## Request 1
In the article on AI and team conflict, what four stages does Bruce Tuckman's model of team development describe?
## Request 2
Extend the article on AI and team conflict, picking up right after its final sentence.

START Passage

Storming with AI: Why Most Teams Aren’t Ready for the Conflict AI Brings
Artificial intelligence is showing up in teams everywhere. Leaders are encouraging people to experiment with tools, explore possibilities, and see what tasks AI might make easier or faster. On the surface, it feels like an exciting moment—new capabilities, new efficiencies, new ways of working.
In practice, though, many teams are discovering how AI affects team dynamics in a substantial way.
Not because the technology itself is inherently disruptive, but because it’s exposing something that was already fragile in many workplaces: how teams handle the storming stage of team development.
When teams introduce AI, they quickly find themselves in conversations that feel messy, uncertain, and tense. And for teams that aren’t used to navigating that kind of tension together, they aren’t ready for it.
The Storm Most Leaders Didn’t Plan For
Bruce Tuckman’s model of team development describes four stages: forming, storming, norming, and performing. The storming stage is the point where the real work of alignment begins. Assumptions get challenged, expectations collide, and teams have to figure out how they will actually operate.
It’s uncomfortable, but it’s also necessary. Teams have to work through this stage if they ever want to get to performing.
AI isn’t causing the storm. But it is creating the weather pattern that keeps these storms churning.
Suddenly, teams are asking questions they haven’t had to discuss before, much less come to a resolution on:
- Is it okay for us to use AI for this?
- What’s our standard for quality?
- Is this efficient, or is it just AI-generated slop?
- Should we try every new tool that appears?
- Who decides what’s appropriate?
Here’s the thing. These questions aren’t really about AI.
They’re about how the team makes decisions, defines standards, and handles disagreement. And if those dynamics were already shaky, AI puts them under a spotlight.
How AI Is Surfacing Cracks in Team Dynamics
I worked with Elena recently, who was asked to explore AI tools and report back to her team. It sounded straightforward. Go check things out and bring some ideas back to the team.
When she started looking into it, the number of tools and possibilities was overwhelming. She got excited with some possibilities, but she also recognized she was just scratching the surface. Eventually, she decided on a couple of ideas to discuss with the team.
It was an awkward conversation. Some people didn’t want to engage with the conversation at all. Others wanted to know if they were supposed to take action. And others started discussing the ethical considerations of certain AI tools. Elena didn’t feel particularly attached to the ideas herself, so she wasn’t advocating for them. She also wasn’t sure how she was supposed to lead this conversation.
Her boss told her to “keep working on it,” but that direction wasn’t clear either. Elena knew it would be on the agenda again, and the conversation would be exactly the same because this wasn’t the first time a team meeting had gone in this direction.
On the surface, the issue seemed to be about AI.

END Passage
START Recorded information

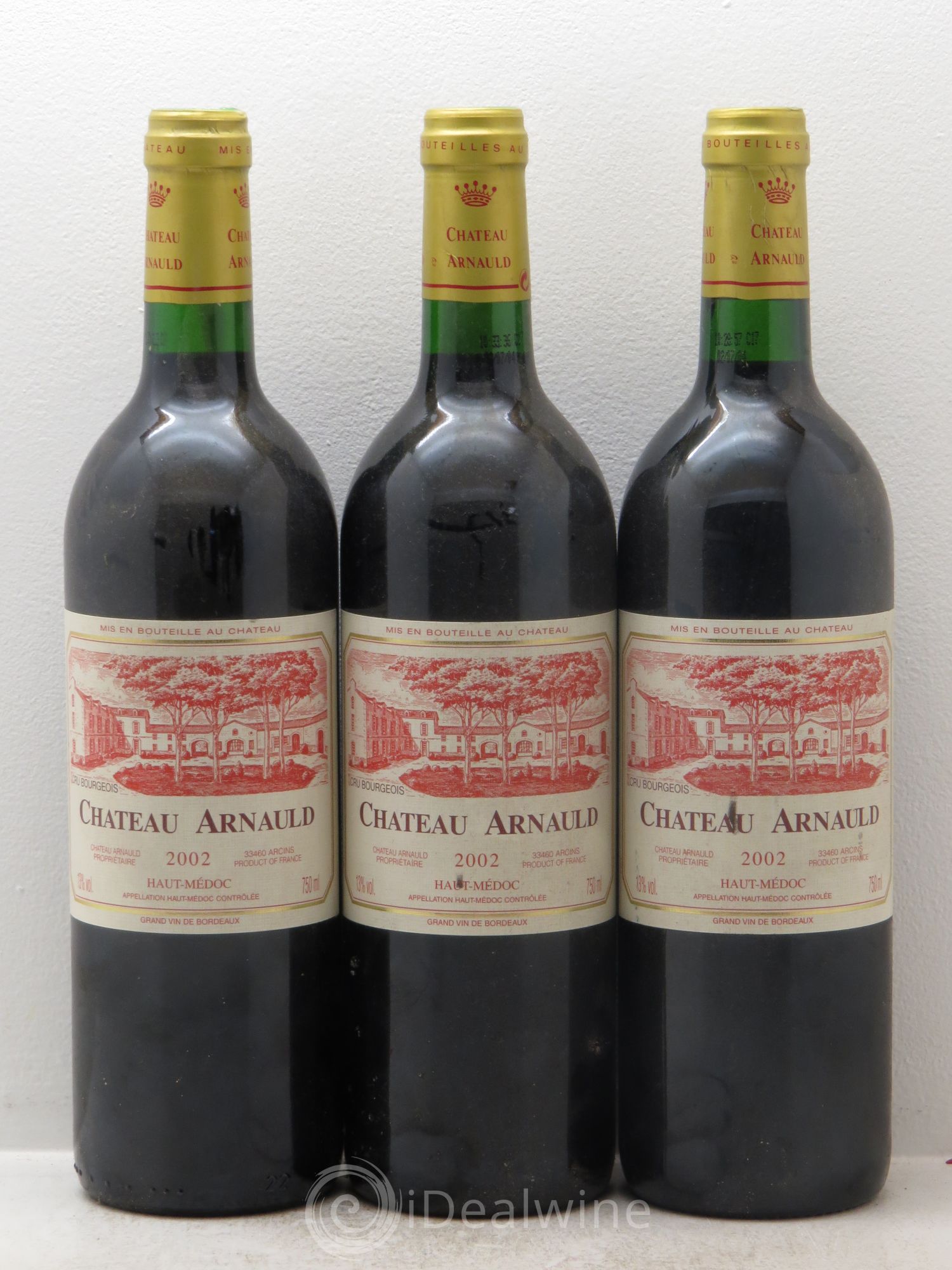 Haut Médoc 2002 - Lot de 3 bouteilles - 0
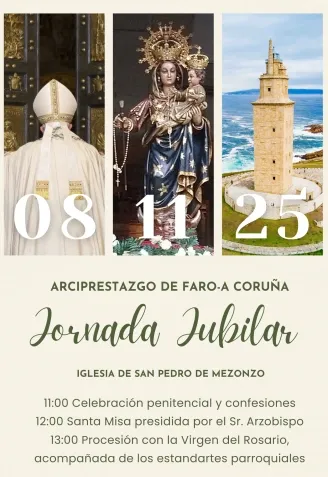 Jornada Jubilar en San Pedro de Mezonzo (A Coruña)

END Recorded information
START Recorded information

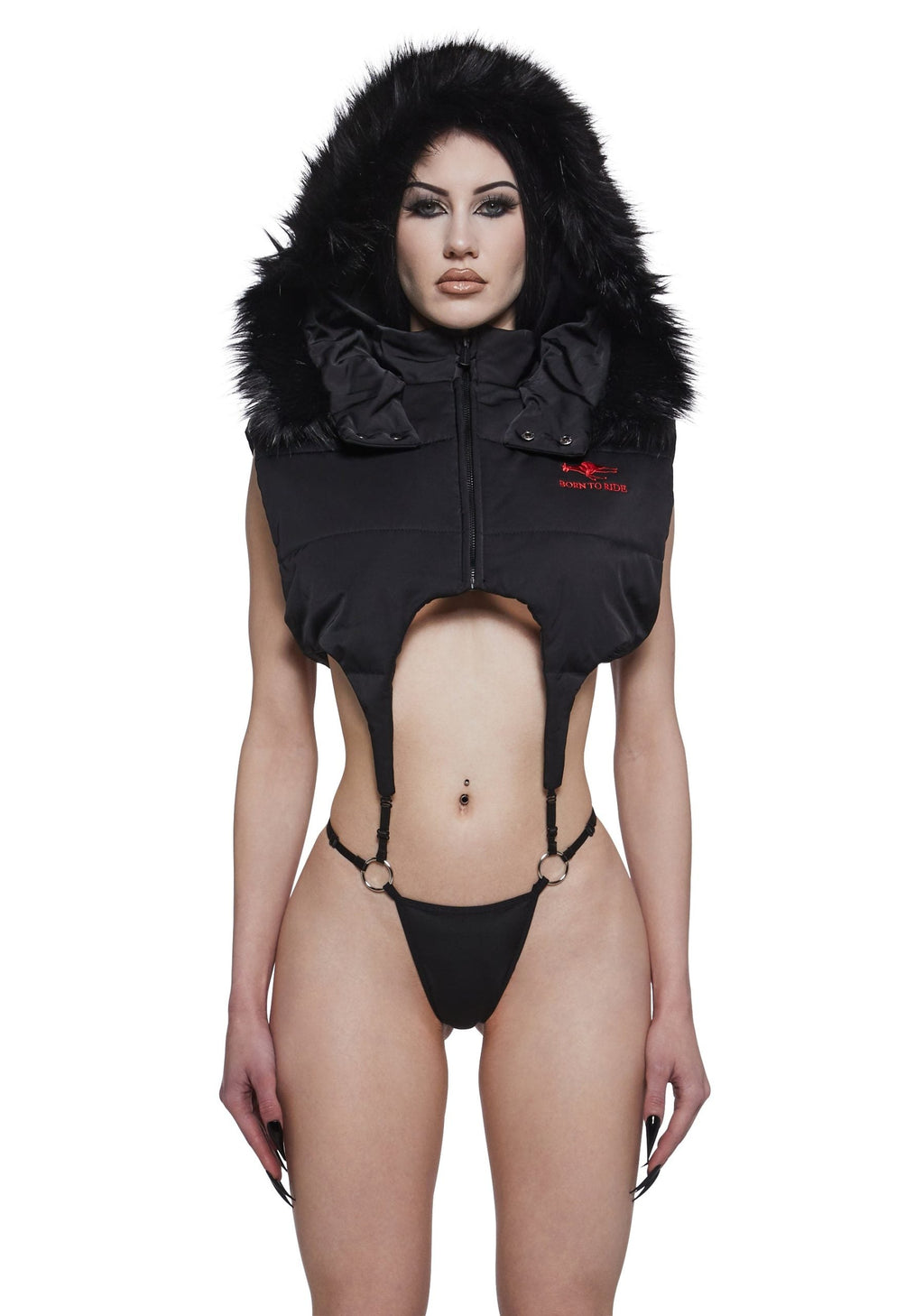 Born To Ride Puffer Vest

END Recorded information
START Recorded information

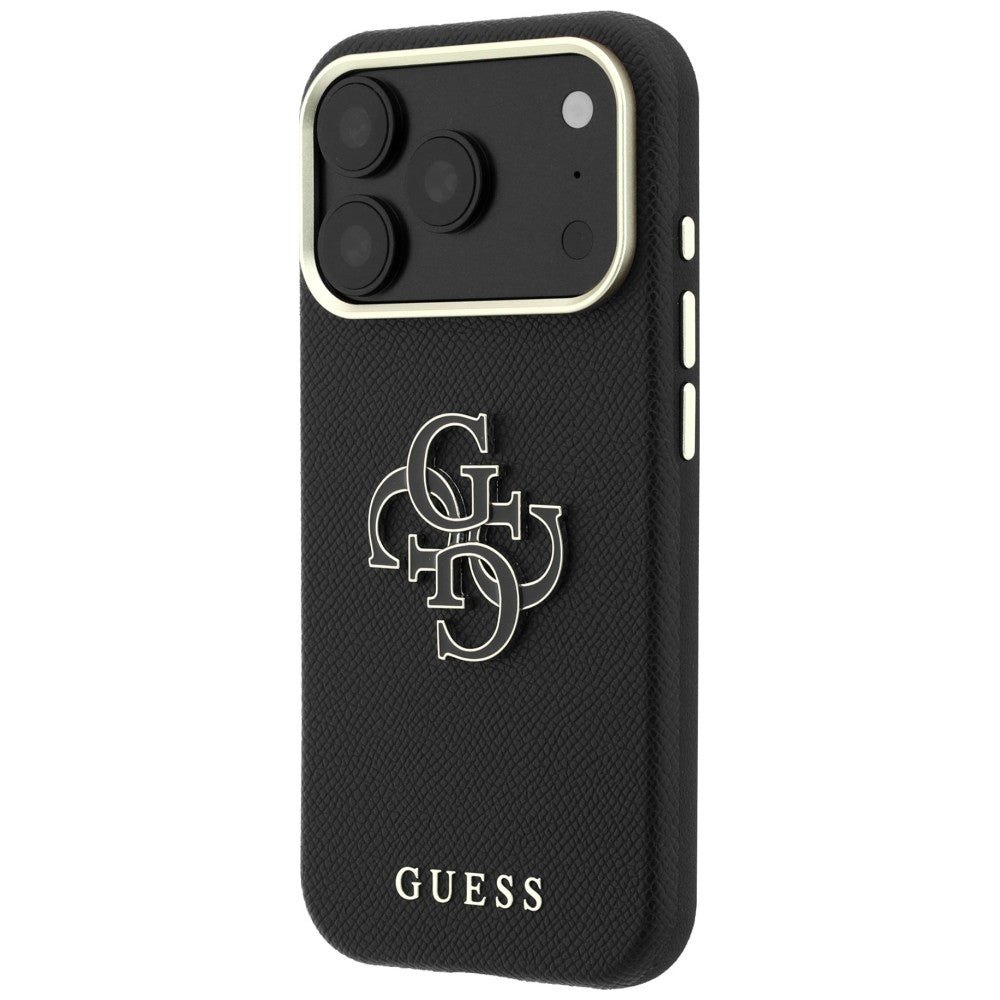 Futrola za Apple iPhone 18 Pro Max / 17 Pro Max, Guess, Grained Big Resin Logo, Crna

END Recorded information

## Your response 1
Forming, storming, norming, and performing.

## Your response 2
In reality, the team was struggling with much deeper dynamics:
- Are we aligned on what we are trying to accomplish?
- Do people feel comfortable saying, “I don’t know”?
- How do we have a conversation where we disagree?
- Who actually has the authority to decide?
These are common questions during the storming stage. They aren’t easy questions, but they are the ones teams need to tackle if they are going to get to the other side of the storm.
When teams avoid the storming stage, they often misidentify the source of the tension. The tool becomes the problem when the real issue is the team’s ability to navigate uncertainty and disagreement.
An Opportunity to Practice Storming with AI on Teams
It’s easy to look at these moments and think something has gone wrong. But this is actually an opportunity.
AI is surfacing the kinds of conversations many teams have been avoiding for years. Questions about standards, authority, experimentation, and accountability were already sitting beneath the surface. AI is simply giving them a reason to show up.
And when teams are willing to engage those questions directly, something important happens: they get better at storming.
Storming isn’t just something teams survive once on their way to performing. It’s a capability. The ability to navigate disagreement, clarify expectations, and work through ambiguity together is what allows teams to handle the next challenge that inevitably comes along.
If a team can learn to storm well around AI, they are also practicing how to storm around strategic shifts, new initiatives, resource constraints, and difficult decisions down the road.
In other words, this isn’t just about figuring out how to use AI tools. It’s about strengthening the team’s ability to work through complexity together.
Here are three examples of the kinds of storming conversations teams can start having right now.
1. What Problem Are We Actually Trying to Solve?
It starts when someone says, “We should probably be using AI more.”
Heads nod. Someone like Elena is asked to explore tools and others offer to try things out. Before long, the team is talking about prompts, platforms, and new features.
But no one has answered the most important question: What problem are we trying to solve?
Without that clarity, teams end up in the AI equivalent of wandering through a hardware store. Every tool looks interesting. Some seem powerful. A few people start picking things up. But no one is entirely sure what they came in to build.
Some people get excited about experimenting. Others question whether this is the best use of time. A few quietly wonder how any of this connects to the team’s priorities.
What the real issue could be:
- Is the team aligned on what we are working toward?
- Are the actions we are taking aligned with the bigger strategy?
- Do we actually agree on what success looks like here?
Where else this can show up:
- New initiatives get launched before the team agrees on the goal.
- Teams jump to solutions before defining the problem.
- People work hard, but in slightly different directions.
Questions the team can discuss about AI:
- What part of our work actually needs improvement right now?
- Are we trying to increase speed, improve quality, reduce workload, or generate new ideas?
- Where could AI meaningfully help our team do better work?
If you really want to lean into the storm here:
- What are the top outcomes this team is responsible for right now?
- Where are we currently spending time that doesn’t actually move those priorities forward?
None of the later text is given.